● SET OF TASKS
- a) In the investor profile, translate this sentence into Spanish: "He uses his expertise in the medical field to help select healthcare stocks."
- b) According to the investor profile, what are the fewest and the most holdings the portfolio will have?
- c) Decide whether each statement agrees with the investor profile. Answer yes or no and quote the words that settle it.
(i) Robert Freedland has more than 40 years of investment experience.
(ii) In strong markets, he focuses on larger companies with proven strategies.
(iii) He sells whole positions that fall to about an 8% loss.

READING PASSAGE section start

Robert Freedland has over 40 years of investment experience and is a full-time optical surgeon. He uses his expertise in the medical field to help select healthcare stocks. In investing, Robert utilizes two divergent strategies for identifying new names for inclusion.
In strong market environments, he searches for companies with both price and earnings momentum making strong moves higher. During more difficult times, he concentrates on larger companies with proven strategies of dominating their industry that he believes can continue to succeed in future financial environments.
When examining companies, Robert says he:
looks for persistence of revenue growth, earnings growth, dividend growth if possible, stable outstanding shares, positive and possibly growing free cash flow, and balance sheets with greater current assets than current liabilities. Technically, any company included should be reasonably expected to continue or move higher. All investments will continue to be managed with limiting losses after initial purchases to predetermined levels by selling complete positions should those holdings decline to 8% or similar loss level, and selling portions of holdings as they appreciate to realize gains to offset possible realized losses. These sales on the downside or upside will also be the source of market signals that will determine whether the portfolio will be moving into more cash or adding new positions except at the extremes of the portfolio which will be at 5 holdings minimum and 20 holdings maximum.

READING PASSAGE section end
EXCERPTED RECORDS section start

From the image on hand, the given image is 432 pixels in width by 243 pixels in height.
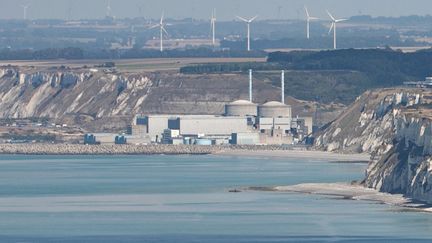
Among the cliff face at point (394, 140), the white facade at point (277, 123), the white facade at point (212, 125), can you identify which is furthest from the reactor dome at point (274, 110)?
the cliff face at point (394, 140)

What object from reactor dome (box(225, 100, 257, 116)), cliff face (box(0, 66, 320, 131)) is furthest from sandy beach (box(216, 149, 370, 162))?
cliff face (box(0, 66, 320, 131))

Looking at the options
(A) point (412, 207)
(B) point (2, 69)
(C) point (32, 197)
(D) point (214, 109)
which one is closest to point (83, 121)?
(D) point (214, 109)

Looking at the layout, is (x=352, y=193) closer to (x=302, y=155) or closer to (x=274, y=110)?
(x=302, y=155)

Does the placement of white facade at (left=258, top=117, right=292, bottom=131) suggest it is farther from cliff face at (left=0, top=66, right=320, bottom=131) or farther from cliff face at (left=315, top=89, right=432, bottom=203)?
cliff face at (left=315, top=89, right=432, bottom=203)

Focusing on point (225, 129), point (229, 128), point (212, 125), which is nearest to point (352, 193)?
point (229, 128)

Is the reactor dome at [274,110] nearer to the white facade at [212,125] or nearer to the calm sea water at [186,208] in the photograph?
the white facade at [212,125]

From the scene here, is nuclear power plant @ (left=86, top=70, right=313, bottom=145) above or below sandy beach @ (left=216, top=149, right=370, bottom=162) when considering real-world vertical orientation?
above

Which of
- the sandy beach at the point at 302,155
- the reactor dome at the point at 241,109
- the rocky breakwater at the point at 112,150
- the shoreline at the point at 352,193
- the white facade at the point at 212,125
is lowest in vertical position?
the rocky breakwater at the point at 112,150
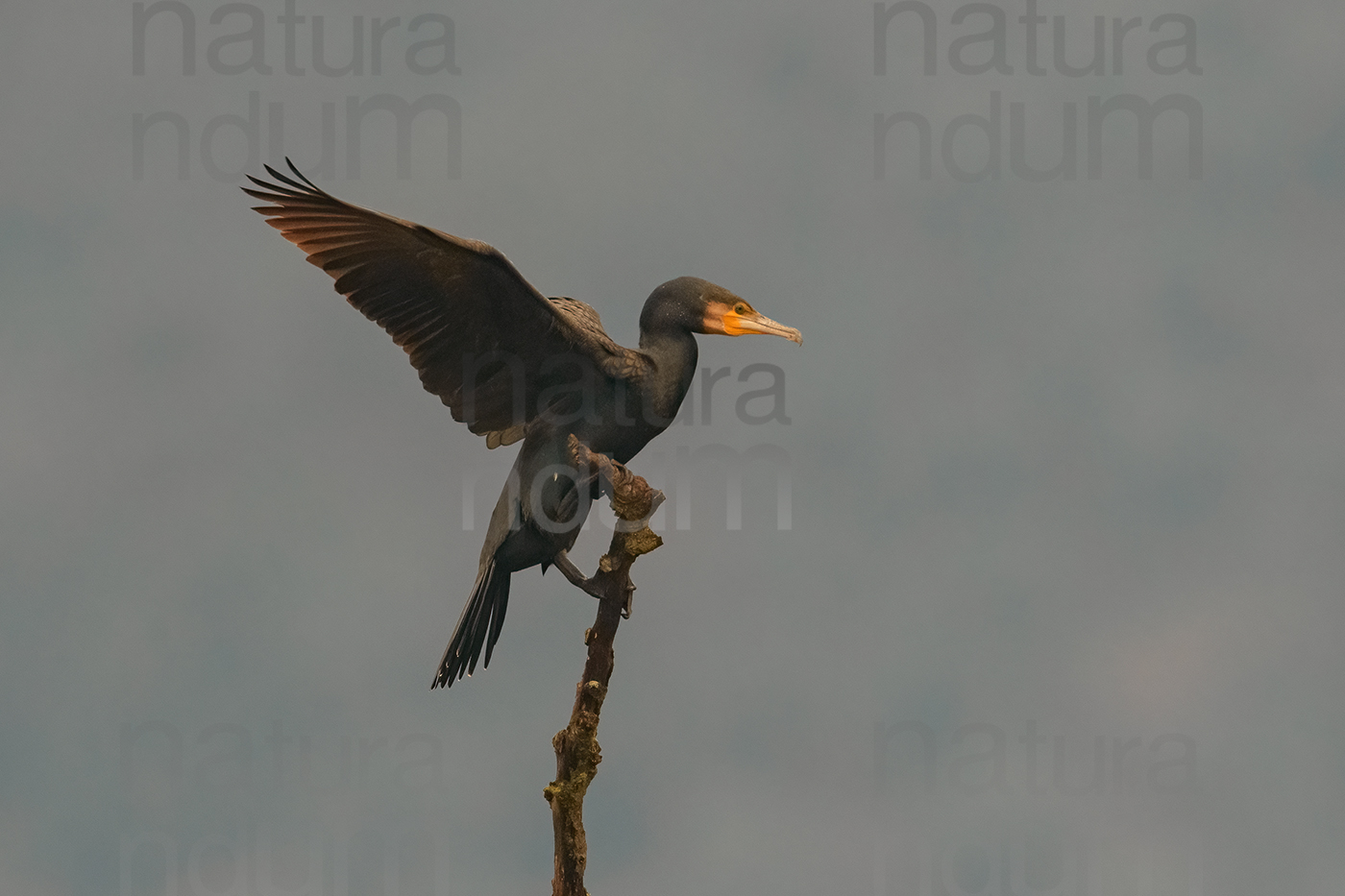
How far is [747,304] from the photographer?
10.9 metres

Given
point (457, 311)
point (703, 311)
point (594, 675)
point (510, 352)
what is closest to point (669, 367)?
point (703, 311)

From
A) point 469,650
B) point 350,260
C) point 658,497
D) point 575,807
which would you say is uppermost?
point 350,260

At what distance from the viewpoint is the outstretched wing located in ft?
33.2

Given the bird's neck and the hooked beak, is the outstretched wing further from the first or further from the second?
the hooked beak

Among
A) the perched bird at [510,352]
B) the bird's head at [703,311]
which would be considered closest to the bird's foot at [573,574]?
the perched bird at [510,352]

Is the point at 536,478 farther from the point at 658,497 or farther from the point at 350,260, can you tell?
the point at 350,260

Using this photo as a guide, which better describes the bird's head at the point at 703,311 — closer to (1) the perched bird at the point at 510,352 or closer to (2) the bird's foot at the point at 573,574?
(1) the perched bird at the point at 510,352

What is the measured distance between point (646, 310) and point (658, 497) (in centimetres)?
129

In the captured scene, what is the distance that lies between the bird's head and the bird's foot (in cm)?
146

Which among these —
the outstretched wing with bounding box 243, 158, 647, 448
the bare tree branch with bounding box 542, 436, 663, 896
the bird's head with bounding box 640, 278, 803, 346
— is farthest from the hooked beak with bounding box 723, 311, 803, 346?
the bare tree branch with bounding box 542, 436, 663, 896

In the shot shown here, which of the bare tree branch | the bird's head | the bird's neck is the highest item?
the bird's head

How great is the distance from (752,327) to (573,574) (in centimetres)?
182

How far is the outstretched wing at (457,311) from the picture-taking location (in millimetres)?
10133

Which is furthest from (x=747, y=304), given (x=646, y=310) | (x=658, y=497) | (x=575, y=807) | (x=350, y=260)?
(x=575, y=807)
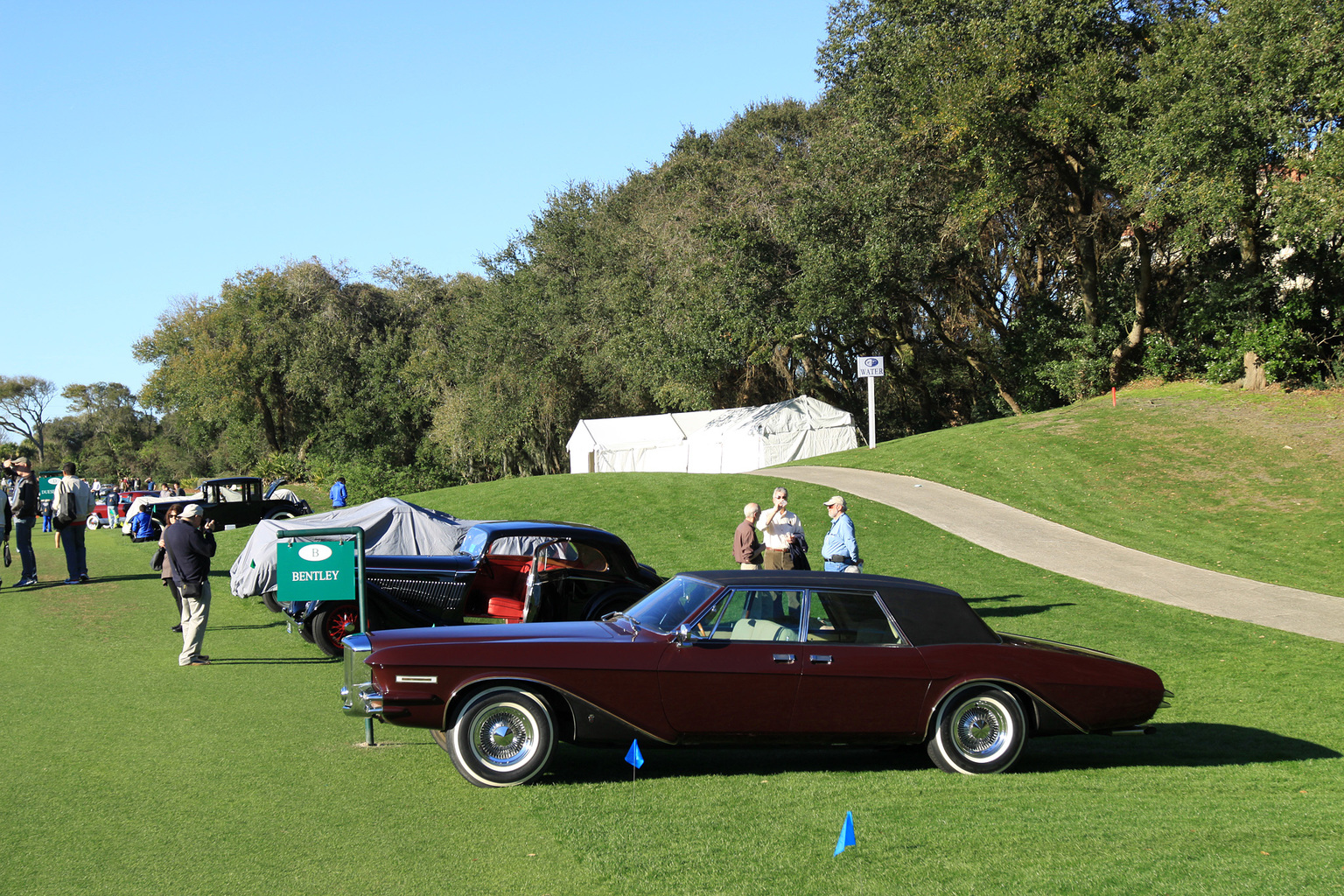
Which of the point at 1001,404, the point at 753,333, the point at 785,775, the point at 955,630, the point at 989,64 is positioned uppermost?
the point at 989,64

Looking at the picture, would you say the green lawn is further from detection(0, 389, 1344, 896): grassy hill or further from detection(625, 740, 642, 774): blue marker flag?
detection(625, 740, 642, 774): blue marker flag

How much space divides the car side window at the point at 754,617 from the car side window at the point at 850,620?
0.43ft

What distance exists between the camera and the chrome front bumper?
6.05 metres

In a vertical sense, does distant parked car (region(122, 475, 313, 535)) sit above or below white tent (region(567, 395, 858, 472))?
below

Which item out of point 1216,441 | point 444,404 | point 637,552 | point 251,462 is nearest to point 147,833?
point 637,552

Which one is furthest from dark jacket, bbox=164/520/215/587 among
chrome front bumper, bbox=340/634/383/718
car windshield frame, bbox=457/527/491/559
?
chrome front bumper, bbox=340/634/383/718

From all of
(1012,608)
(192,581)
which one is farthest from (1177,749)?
(192,581)

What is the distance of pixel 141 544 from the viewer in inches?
1008

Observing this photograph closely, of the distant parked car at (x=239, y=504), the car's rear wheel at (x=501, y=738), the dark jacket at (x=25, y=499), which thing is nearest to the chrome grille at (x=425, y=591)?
the car's rear wheel at (x=501, y=738)

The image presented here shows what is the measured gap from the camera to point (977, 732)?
21.5ft

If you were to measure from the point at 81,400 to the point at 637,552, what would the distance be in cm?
10498

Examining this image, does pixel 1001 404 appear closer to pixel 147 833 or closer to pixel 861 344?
pixel 861 344

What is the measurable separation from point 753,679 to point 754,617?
43 centimetres

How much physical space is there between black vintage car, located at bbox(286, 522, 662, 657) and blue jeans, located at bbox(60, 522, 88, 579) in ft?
21.9
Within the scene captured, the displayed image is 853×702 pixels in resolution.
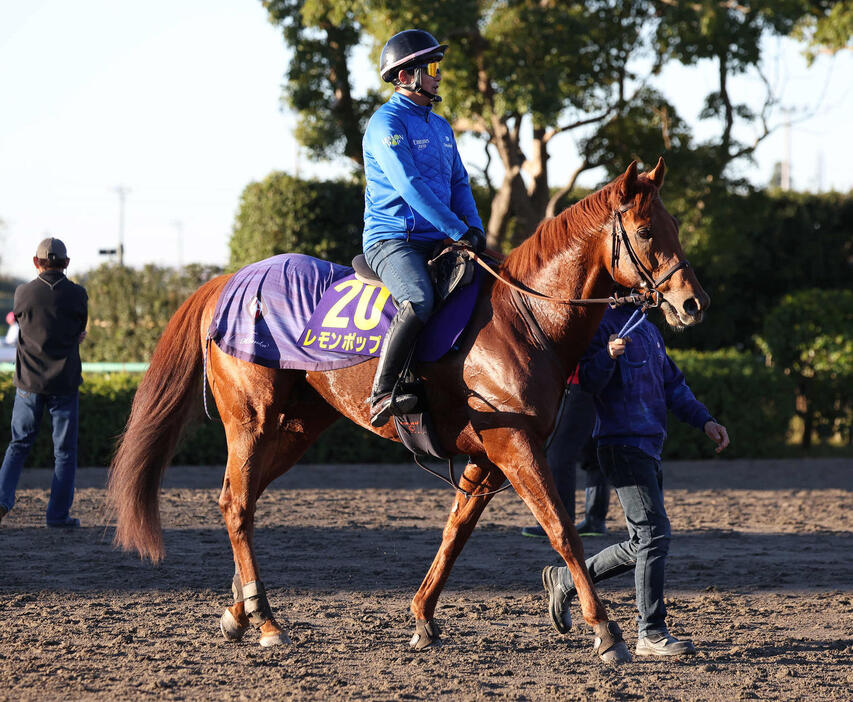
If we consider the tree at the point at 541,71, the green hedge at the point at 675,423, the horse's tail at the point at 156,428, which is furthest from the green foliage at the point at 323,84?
the horse's tail at the point at 156,428

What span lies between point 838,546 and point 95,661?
17.9ft

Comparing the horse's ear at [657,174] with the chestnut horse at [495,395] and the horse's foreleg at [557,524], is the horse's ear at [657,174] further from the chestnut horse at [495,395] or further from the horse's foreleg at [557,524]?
the horse's foreleg at [557,524]

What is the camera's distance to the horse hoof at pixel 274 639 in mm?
4719

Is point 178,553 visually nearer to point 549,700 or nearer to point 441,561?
point 441,561

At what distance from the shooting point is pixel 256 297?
17.3ft

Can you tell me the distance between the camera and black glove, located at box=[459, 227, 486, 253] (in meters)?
4.73

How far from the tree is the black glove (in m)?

EXCERPTED RECORDS section end

● WRITTEN ANSWERS
- a) Utiliza su experiencia en el campo médico para ayudar a seleccionar acciones del sector de la salud.

- b) The portfolio will have at least 5 holdings and at most 20.

- c)
(i) Yes: "Robert Freedland has over 40 years of investment experience"
(ii) No: "In strong market environments, he searches for companies with both price and earnings momentum making strong moves higher."
(iii) Yes: "selling complete positions should those holdings decline to 8% or similar loss level"